DIRECTIONS FOR THIS TASK => Please change "rear side window" to "back side window" throughout the items below and write them out again with nothing else altered. Omit the pictures from your answer.

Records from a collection

◆ ◆ ◆

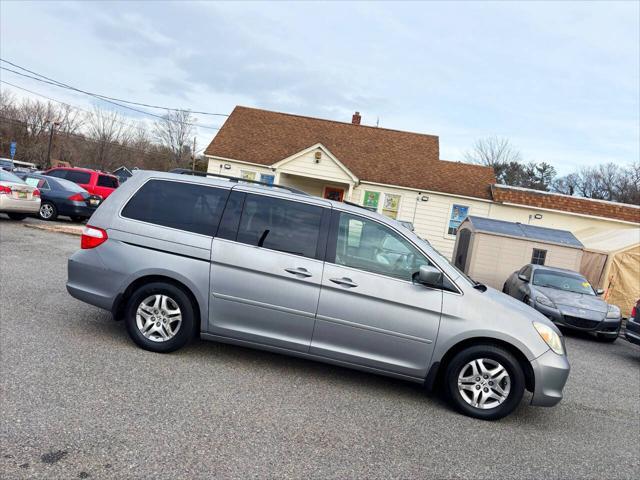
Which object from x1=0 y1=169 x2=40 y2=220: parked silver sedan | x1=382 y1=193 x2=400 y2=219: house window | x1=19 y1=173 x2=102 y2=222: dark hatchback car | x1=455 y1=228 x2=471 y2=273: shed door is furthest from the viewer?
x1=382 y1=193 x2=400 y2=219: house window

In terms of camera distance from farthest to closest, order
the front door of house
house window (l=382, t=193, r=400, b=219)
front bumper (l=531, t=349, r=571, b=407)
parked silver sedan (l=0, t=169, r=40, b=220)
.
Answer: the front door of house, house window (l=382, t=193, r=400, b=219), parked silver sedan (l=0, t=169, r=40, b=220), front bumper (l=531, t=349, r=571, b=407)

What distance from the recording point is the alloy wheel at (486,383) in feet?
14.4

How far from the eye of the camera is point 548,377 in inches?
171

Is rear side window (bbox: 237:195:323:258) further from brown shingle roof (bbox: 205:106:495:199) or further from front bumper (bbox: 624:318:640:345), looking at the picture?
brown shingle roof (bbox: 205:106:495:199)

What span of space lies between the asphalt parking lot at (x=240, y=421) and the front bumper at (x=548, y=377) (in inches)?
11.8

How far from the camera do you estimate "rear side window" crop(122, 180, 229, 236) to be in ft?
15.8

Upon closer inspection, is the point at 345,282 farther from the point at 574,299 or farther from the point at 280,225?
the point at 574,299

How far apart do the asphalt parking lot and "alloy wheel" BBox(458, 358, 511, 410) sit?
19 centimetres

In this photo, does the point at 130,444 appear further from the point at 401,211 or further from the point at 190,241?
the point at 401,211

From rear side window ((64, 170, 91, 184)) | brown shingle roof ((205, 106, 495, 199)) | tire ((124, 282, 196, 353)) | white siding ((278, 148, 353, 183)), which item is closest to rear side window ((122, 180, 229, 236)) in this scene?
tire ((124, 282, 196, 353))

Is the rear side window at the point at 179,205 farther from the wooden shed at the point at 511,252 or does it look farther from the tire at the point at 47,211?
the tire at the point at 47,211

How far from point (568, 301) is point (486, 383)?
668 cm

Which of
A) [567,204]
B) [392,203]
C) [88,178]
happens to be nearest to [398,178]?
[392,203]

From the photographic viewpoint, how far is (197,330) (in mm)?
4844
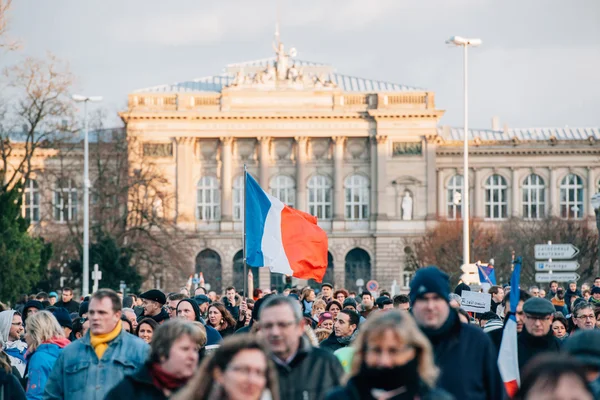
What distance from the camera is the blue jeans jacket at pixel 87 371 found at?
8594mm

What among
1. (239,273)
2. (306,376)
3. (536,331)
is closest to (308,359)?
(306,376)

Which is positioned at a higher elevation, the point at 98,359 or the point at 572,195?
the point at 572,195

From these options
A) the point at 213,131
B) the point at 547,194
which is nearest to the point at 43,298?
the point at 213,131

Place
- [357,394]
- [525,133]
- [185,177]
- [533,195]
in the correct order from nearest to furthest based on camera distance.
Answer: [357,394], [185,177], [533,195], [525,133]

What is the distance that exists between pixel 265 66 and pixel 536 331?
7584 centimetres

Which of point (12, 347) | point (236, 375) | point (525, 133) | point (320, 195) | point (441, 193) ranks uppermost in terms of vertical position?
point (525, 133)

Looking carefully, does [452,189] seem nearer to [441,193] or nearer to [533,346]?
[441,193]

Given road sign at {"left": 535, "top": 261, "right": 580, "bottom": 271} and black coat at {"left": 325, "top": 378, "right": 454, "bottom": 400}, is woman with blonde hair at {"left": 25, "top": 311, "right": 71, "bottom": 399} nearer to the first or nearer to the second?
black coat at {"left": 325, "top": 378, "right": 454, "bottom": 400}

◆ ◆ ◆

RESPONSE FOR THIS EXERCISE =>
Which object from x1=0 y1=169 x2=40 y2=220: parked silver sedan | x1=382 y1=193 x2=400 y2=219: house window | x1=19 y1=173 x2=102 y2=222: dark hatchback car | x1=455 y1=228 x2=471 y2=273: shed door is furthest from the viewer?
x1=382 y1=193 x2=400 y2=219: house window

In terms of camera distance from farthest to closest, order
the front door of house
house window (l=382, t=193, r=400, b=219)
front bumper (l=531, t=349, r=571, b=407)
parked silver sedan (l=0, t=169, r=40, b=220)
.
Answer: the front door of house, house window (l=382, t=193, r=400, b=219), parked silver sedan (l=0, t=169, r=40, b=220), front bumper (l=531, t=349, r=571, b=407)

What distance from the recording point is the alloy wheel at (486,383) in feet?
14.4

How far from the eye of the camera is point 548,377 in inches?
171

Is back side window (bbox: 237:195:323:258) further from brown shingle roof (bbox: 205:106:495:199) or further from front bumper (bbox: 624:318:640:345), looking at the picture?
brown shingle roof (bbox: 205:106:495:199)

What span of space lies between the asphalt parking lot at (x=240, y=421) and the front bumper at (x=548, y=377) (in inches)?
11.8

How far from the camera do you estimate "back side window" crop(122, 180, 229, 236) to be in ft?
15.8

Upon closer inspection, is the point at 345,282 farther from the point at 574,299 or farther from the point at 280,225?
the point at 574,299

How far apart do the asphalt parking lot and "alloy wheel" BBox(458, 358, 511, 410) sit?
19 centimetres

In this photo, does the point at 130,444 appear further from the point at 401,211 or further from the point at 190,241?
the point at 401,211

From back side window ((64, 170, 91, 184)) | brown shingle roof ((205, 106, 495, 199)) | tire ((124, 282, 196, 353)) | white siding ((278, 148, 353, 183)), which item is closest to back side window ((122, 180, 229, 236)) in this scene?
tire ((124, 282, 196, 353))

Is the back side window at the point at 179,205 farther from the wooden shed at the point at 511,252 or does it look farther from the tire at the point at 47,211?
the tire at the point at 47,211

How far from point (568, 301) is point (486, 383)?
668 cm

Which of
A) [567,204]
B) [392,203]
C) [88,178]
happens to be nearest to [398,178]?
[392,203]

From the photographic viewpoint, how far is (197,330) (in mm)?
4844
What distance from the camera is the blue jeans jacket at pixel 87 371 found at?
8594mm

What among
1. (239,273)
2. (306,376)
3. (536,331)
is closest to (308,359)?
(306,376)

Which is positioned at a higher elevation, the point at 98,359 or the point at 572,195?
the point at 572,195

From these options
A) the point at 213,131
B) the point at 547,194
which is nearest to the point at 43,298?
the point at 213,131

Place
- [357,394]
- [525,133]
- [185,177]
- [533,195]
in the correct order from nearest to furthest based on camera distance.
Answer: [357,394], [185,177], [533,195], [525,133]

What is the distance that exists between pixel 265 66 and pixel 536 331?
7584 centimetres

Which of point (12, 347) | point (236, 375) | point (525, 133) | point (320, 195) | point (441, 193) ranks uppermost in terms of vertical position?
point (525, 133)

Looking carefully, does [452,189] seem nearer to [441,193] or nearer to [533,346]?
[441,193]

Given road sign at {"left": 535, "top": 261, "right": 580, "bottom": 271} and black coat at {"left": 325, "top": 378, "right": 454, "bottom": 400}, is woman with blonde hair at {"left": 25, "top": 311, "right": 71, "bottom": 399} nearer to the first or nearer to the second?
black coat at {"left": 325, "top": 378, "right": 454, "bottom": 400}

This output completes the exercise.